Our best hope for non US citizens is for the Chinese companies to continue to improve their models.

monssooon

Hopefully it will prompt more EU investment into ai and hopefully EU will have something good in the future. EU will maybe never be like the US and maybe the US will be stronger and richer than the EU... But us EU people have nice weather and lots of good things like small cars and bike lanes and soccer teams and socker teams and suckerteams and lots and lots of windmills and sea windmills small tiny farms that are super cosy!!!

alecco

The White House has Sachs and Krishnan and the CCP is full of engineers. In contrast, the EU Commission: - Commissioner for Digital and Frontier: Henna Virkkunen (JOURNALIST, experience PR) [1] - Executive Vice-President for Prosperity and Industrial Strategy: Stéphane Séjourné (LAWYER, politics, but hey, his mom was a telephone switch operator!) [2] [1] https://en.wikipedia.org/wiki/Henna_Virkkunen [2] https://en.wikipedia.org/wiki/St%C3%A9phane_S%C3%A9journ%C3%... inb4 Sacks is MD/lawyer... but he is a Stanford econ graduate, was PayPal COO, is tech VC, etc.

gls2ro

Whenever there is a discussion about EU there are very similar arguments against EU: - Too much birocracy - Too many taxes - Too much regulation that protects workers And I have to remind myself that people writing this are having a bias: they believe that in a system with few taxes (so less public health care, public eduction, less support for unemployment ...) they are on top, they are the ones with money, they are the ones that win the game. But when they are without money and in a precarious situation they too might vote an extremist that will promise to distribute wealth via the state => more taxes. You have a real example happening these years in a country that proudly promote itself as the best one in the world: low taxes, no healthcare, no free education, little regulations - the most amazing place to start a business.

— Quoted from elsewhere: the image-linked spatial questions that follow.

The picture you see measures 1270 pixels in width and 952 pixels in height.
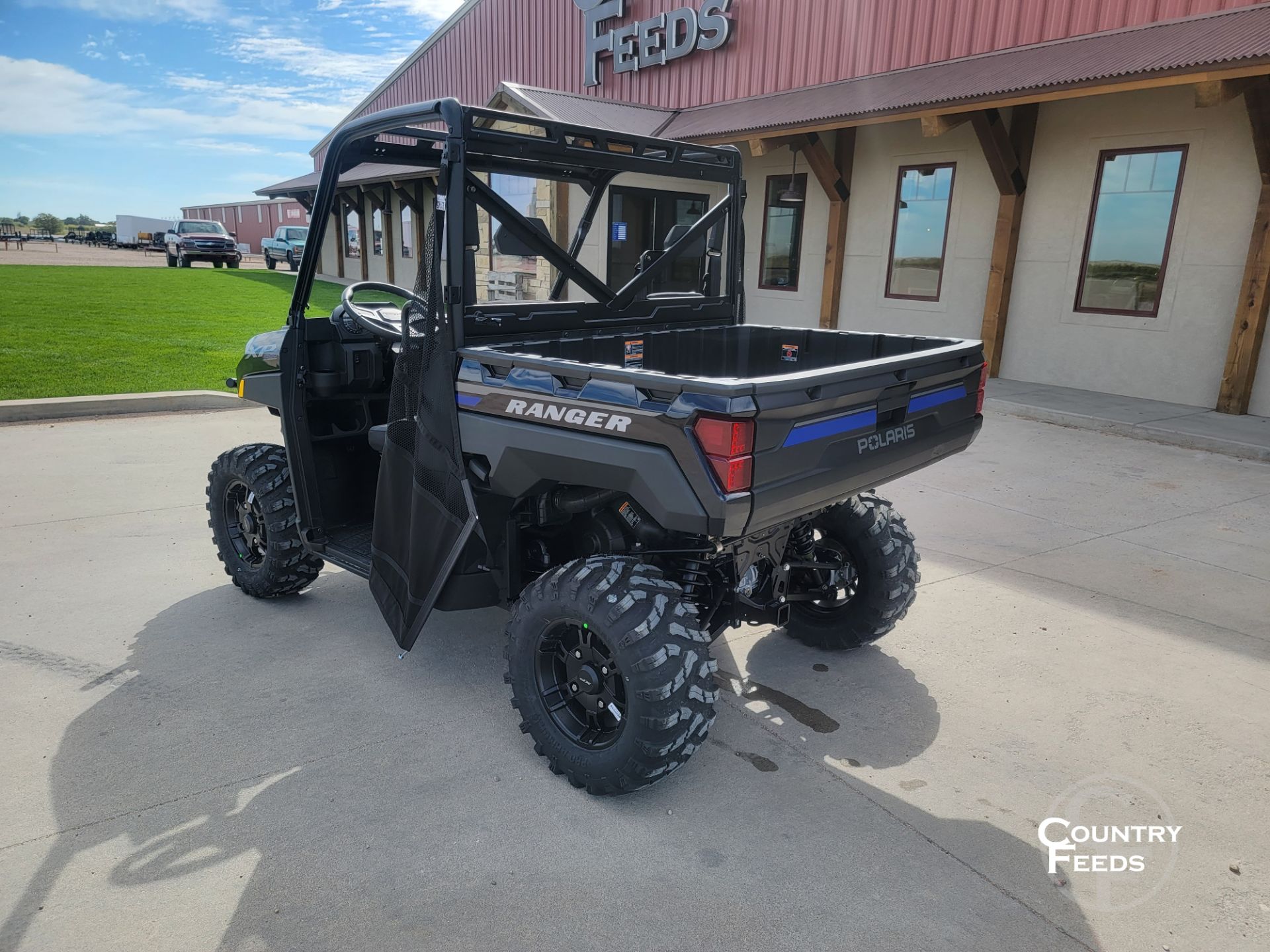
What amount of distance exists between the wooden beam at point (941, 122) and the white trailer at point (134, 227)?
205 ft

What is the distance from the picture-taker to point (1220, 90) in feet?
24.1

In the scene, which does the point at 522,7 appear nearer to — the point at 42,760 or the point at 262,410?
the point at 262,410

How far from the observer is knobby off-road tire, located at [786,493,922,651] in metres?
3.63

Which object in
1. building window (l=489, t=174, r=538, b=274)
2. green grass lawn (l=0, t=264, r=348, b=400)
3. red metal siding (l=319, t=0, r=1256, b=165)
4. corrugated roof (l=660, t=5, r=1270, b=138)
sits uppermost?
red metal siding (l=319, t=0, r=1256, b=165)

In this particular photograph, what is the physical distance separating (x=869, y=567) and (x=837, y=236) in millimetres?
9618

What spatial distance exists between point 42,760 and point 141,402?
6.40m

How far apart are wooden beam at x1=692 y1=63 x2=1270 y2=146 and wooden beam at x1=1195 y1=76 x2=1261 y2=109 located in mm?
129

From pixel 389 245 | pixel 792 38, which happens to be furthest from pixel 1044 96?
pixel 389 245

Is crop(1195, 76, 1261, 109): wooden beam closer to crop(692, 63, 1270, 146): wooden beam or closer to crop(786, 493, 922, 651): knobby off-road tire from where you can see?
crop(692, 63, 1270, 146): wooden beam

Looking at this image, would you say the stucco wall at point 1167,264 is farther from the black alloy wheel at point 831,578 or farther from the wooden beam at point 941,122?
the black alloy wheel at point 831,578

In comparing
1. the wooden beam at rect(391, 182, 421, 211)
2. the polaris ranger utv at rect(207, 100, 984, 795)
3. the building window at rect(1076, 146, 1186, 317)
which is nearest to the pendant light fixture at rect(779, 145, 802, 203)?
the building window at rect(1076, 146, 1186, 317)

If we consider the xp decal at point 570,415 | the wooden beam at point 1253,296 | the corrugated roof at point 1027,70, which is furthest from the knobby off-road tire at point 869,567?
the wooden beam at point 1253,296

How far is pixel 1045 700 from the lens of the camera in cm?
346

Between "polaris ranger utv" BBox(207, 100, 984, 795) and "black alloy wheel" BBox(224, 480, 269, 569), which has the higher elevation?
"polaris ranger utv" BBox(207, 100, 984, 795)
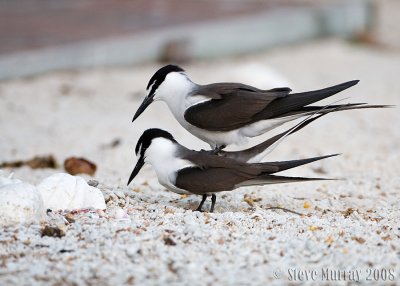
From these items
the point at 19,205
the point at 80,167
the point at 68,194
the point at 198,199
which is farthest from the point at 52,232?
the point at 80,167

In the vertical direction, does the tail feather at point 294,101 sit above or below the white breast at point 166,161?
above

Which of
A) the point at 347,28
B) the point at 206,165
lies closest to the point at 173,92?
the point at 206,165

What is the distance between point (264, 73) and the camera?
887 centimetres

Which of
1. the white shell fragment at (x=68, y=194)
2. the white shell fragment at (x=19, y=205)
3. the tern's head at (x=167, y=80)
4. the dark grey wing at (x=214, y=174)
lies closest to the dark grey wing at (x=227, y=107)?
the tern's head at (x=167, y=80)

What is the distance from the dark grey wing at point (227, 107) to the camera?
5.05 metres

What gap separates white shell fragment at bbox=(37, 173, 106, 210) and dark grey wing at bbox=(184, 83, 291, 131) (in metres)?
0.86

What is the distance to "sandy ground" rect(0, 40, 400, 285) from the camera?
3561mm

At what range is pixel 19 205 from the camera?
4.07m

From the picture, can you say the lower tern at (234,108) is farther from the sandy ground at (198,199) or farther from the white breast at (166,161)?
the sandy ground at (198,199)

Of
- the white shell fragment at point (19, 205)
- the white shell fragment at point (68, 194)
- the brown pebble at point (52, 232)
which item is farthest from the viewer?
the white shell fragment at point (68, 194)

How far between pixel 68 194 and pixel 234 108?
3.95ft

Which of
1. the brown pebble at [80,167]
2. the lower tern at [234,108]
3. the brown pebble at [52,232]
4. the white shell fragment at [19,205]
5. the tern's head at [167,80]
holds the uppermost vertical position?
the tern's head at [167,80]

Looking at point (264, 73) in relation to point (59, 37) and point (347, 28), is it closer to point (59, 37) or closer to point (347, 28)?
point (59, 37)

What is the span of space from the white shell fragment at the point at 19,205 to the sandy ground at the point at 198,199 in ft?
0.25
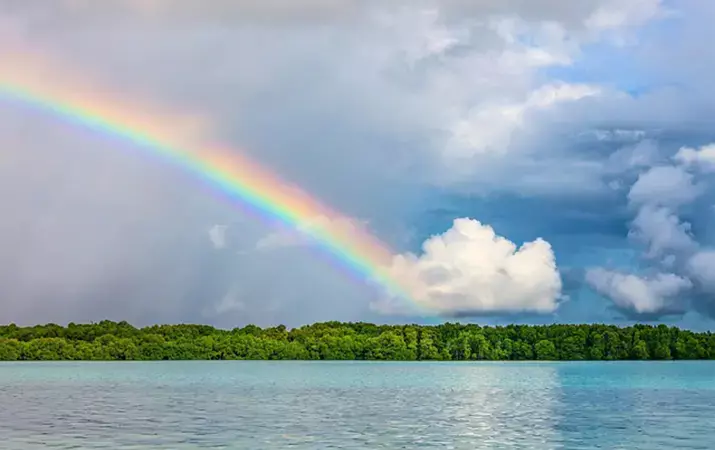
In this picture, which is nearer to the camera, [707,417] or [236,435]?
[236,435]

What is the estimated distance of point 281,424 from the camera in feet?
156

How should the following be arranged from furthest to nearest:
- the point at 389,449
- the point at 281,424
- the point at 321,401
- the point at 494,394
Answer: the point at 494,394 < the point at 321,401 < the point at 281,424 < the point at 389,449

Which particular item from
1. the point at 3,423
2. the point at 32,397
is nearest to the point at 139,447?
the point at 3,423

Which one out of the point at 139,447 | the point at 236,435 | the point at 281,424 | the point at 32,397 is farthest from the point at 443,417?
the point at 32,397

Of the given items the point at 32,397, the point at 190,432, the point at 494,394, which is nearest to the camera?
the point at 190,432

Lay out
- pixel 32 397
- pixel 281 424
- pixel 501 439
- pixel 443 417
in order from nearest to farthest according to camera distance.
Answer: pixel 501 439 < pixel 281 424 < pixel 443 417 < pixel 32 397

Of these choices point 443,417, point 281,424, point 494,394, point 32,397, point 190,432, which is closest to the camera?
point 190,432

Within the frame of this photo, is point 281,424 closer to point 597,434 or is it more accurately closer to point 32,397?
point 597,434

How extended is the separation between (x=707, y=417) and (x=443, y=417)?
1554 cm

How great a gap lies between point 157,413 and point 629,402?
114 ft

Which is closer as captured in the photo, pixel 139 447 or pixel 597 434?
pixel 139 447

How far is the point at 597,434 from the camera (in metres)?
43.9

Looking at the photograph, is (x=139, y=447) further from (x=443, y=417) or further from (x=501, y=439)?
(x=443, y=417)

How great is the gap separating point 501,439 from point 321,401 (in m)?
27.3
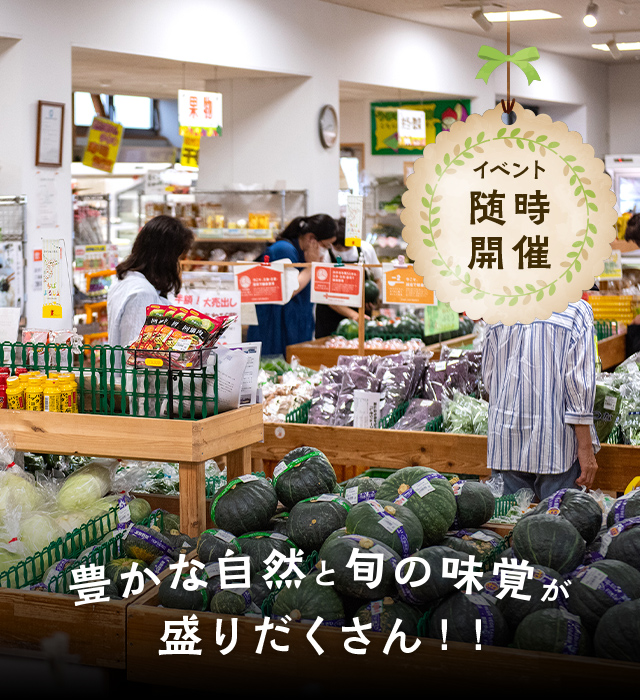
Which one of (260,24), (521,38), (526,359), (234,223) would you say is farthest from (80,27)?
(521,38)

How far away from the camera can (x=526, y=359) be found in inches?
136

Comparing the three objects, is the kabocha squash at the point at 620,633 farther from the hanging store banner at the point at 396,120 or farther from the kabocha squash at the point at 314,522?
the hanging store banner at the point at 396,120

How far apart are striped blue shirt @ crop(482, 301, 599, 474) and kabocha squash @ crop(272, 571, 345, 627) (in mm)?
1675

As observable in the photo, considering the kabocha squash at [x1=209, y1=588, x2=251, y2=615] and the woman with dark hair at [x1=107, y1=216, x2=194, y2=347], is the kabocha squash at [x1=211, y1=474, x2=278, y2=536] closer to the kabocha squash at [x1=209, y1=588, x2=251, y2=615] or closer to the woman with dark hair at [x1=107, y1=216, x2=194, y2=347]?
the kabocha squash at [x1=209, y1=588, x2=251, y2=615]

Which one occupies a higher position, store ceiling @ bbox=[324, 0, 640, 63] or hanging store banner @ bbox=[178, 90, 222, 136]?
store ceiling @ bbox=[324, 0, 640, 63]

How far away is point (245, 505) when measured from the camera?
2344 mm

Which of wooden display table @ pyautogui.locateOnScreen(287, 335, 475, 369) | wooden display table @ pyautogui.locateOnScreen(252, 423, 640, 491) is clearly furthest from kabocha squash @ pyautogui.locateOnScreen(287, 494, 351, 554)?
wooden display table @ pyautogui.locateOnScreen(287, 335, 475, 369)

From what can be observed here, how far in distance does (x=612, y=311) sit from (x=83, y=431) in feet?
18.5

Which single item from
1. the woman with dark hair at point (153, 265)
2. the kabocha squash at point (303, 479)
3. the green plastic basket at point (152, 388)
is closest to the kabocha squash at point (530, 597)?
the kabocha squash at point (303, 479)

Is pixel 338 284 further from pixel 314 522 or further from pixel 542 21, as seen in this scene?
pixel 542 21

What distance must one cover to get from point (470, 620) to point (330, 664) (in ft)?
0.98

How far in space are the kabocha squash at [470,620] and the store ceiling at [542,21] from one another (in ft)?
22.0

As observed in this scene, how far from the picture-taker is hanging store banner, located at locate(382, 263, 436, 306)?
518 cm

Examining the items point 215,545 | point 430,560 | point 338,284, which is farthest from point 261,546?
point 338,284
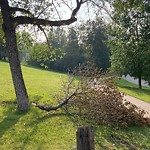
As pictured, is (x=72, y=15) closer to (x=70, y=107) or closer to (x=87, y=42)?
(x=70, y=107)

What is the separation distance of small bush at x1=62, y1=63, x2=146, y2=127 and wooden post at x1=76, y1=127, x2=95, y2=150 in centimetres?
523

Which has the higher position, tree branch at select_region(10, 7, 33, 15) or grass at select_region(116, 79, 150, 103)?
tree branch at select_region(10, 7, 33, 15)

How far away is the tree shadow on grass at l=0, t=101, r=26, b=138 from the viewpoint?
7770 mm

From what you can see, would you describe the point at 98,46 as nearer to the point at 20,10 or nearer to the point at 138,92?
the point at 138,92

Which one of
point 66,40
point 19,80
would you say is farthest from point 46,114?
point 66,40

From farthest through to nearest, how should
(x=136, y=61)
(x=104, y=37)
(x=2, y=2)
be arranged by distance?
(x=104, y=37) < (x=136, y=61) < (x=2, y=2)

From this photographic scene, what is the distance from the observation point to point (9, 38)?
9.13 m

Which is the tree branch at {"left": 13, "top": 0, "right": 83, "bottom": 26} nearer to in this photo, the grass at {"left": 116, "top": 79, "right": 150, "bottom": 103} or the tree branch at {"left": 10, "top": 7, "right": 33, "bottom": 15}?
the tree branch at {"left": 10, "top": 7, "right": 33, "bottom": 15}

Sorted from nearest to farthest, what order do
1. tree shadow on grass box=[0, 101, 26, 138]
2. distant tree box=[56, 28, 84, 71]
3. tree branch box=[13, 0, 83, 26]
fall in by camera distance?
tree shadow on grass box=[0, 101, 26, 138] < tree branch box=[13, 0, 83, 26] < distant tree box=[56, 28, 84, 71]

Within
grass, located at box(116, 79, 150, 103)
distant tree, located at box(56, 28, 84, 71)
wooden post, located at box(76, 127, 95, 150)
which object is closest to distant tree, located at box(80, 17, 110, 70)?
distant tree, located at box(56, 28, 84, 71)

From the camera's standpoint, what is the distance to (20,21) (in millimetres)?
9578

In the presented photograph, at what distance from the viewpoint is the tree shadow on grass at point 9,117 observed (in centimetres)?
777

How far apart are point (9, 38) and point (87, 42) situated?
49.4m

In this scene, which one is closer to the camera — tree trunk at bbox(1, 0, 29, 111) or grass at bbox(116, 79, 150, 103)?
tree trunk at bbox(1, 0, 29, 111)
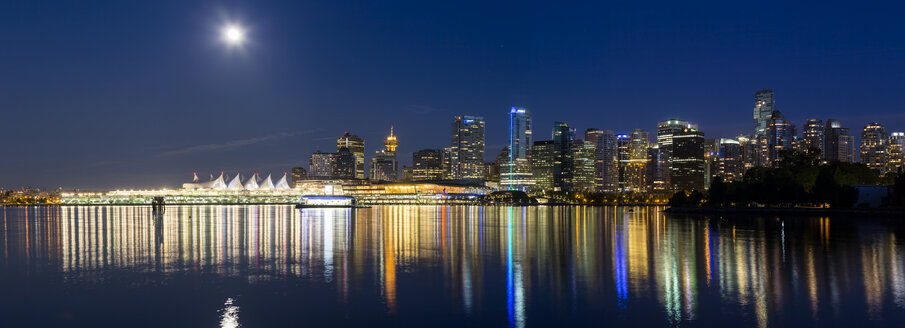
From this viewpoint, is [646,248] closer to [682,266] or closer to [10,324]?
[682,266]

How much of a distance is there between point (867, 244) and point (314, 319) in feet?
114

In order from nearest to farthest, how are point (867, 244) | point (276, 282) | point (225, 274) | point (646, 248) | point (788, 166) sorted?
point (276, 282) < point (225, 274) < point (646, 248) < point (867, 244) < point (788, 166)

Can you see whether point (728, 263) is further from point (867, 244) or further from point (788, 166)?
point (788, 166)

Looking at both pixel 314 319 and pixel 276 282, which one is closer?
pixel 314 319

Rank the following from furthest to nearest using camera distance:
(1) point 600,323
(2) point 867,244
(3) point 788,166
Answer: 1. (3) point 788,166
2. (2) point 867,244
3. (1) point 600,323

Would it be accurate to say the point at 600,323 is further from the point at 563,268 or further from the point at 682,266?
the point at 682,266

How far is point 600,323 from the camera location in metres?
15.3

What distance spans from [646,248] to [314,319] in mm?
22758

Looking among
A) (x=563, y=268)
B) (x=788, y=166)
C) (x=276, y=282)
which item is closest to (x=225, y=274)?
(x=276, y=282)

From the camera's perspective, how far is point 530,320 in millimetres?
15617

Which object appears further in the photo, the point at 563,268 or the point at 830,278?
the point at 563,268

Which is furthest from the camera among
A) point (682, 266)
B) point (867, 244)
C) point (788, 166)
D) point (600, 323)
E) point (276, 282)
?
point (788, 166)

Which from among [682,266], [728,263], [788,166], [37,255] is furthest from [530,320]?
[788,166]

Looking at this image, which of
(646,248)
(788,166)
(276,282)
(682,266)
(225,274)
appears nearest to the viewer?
(276,282)
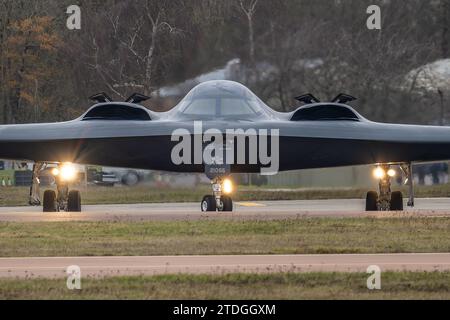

I am not saying everybody is like this, but it is very important to question yourself about where are you seeing yourself: as the one on top winning from the system or the one that has some needs. And second question: how many people will be on one side or the other? Regarding birocracy: this comes exactly from the fact that EU is not a federation so each state needs to have their voice heard and so a lot of regulations/law are complex => more birocracy. Of course EU has a lot of things to improve and a lot of regulations to rewrite and can and should do more for business. But let's not put those two in an antagonist system: you can support businesses while not punishing the people, the consumers, the users and the labor market.